15 ağustos 2011 günü, türk futbol federasyonu’na bağlı etik komitesi hem adı geçen kişileri hem de beşiktaş’ı yukarıda belirtilen hususlarda suççuz bulmuştur. 26 nisan 2012 günü, daha fazla delili incelemiş olan türk futbol federasyonu’na bağlı etik komitesi beşiktaş’ın ve adı geçen kişilerin şike suçu işlememiş olduklarını ilan etmiştir.
türkiye futbol federasyonu nezdinde yürütülen dahili disiplin işlemlerine paralel olarak ve yukarıda belirtilen polis soruşturmalarının ışığında, istanbul 16.ağır ceza mahkemesi konu ile ilgili kararının 2 temmuz 2012 günü açıklamış ve gerekçeli kararını ise 10 ağustos 2012 günü vermiştir.

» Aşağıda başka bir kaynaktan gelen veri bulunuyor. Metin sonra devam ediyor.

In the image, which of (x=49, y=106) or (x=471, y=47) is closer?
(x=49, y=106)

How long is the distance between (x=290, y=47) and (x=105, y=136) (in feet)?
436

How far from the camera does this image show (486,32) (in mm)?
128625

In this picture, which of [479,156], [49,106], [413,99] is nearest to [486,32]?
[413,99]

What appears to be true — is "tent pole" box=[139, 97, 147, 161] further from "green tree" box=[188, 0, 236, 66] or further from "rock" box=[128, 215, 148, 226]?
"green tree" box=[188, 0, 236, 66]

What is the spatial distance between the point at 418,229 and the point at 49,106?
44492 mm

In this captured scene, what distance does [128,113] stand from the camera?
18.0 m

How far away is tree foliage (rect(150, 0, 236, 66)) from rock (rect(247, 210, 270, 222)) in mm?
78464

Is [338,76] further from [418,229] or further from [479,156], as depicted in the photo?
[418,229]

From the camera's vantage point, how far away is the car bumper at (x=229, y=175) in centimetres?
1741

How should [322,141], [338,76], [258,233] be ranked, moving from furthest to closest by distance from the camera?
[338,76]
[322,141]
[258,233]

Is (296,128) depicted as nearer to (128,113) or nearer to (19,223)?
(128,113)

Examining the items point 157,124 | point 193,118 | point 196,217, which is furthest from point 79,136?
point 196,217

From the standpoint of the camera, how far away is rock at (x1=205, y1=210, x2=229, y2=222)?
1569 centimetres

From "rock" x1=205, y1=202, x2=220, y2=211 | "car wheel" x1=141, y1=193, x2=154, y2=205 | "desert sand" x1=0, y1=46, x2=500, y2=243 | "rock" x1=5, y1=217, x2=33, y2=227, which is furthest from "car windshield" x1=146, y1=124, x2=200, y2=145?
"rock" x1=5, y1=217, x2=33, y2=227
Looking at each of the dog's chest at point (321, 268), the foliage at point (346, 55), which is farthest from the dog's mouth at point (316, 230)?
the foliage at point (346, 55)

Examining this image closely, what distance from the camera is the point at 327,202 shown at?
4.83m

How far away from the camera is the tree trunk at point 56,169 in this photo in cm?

elde edilen kanıtlar arasında, tayfur havutçu (beşiktaş teknik direktörü) ile yusuf turanlı (ibb oyuncularının menejeri) arasında yapılan çok sayıda telefon görüşmesinin tapeleri ve ele geçirilmiş metin mesajları bulunmaktadır. aynı zamanda sayın turanlı ile sayın serdal adalı (beşiktaş başkan yardımcısı) arasındaki telefon görüşmelerinin tapeleri de bulunmaktadır. bunlara ilave olarak sayın turanlı ve ibrahim akın ve iskender alın isimli futbolcular (beşiktaş yetkililerinin 49. türkiye kupası final maçında kötü oynamaları için rüşvet verdikleri ibb futbolcuları) arasındaki görüşmelerin tapeleri bulunmaktadır.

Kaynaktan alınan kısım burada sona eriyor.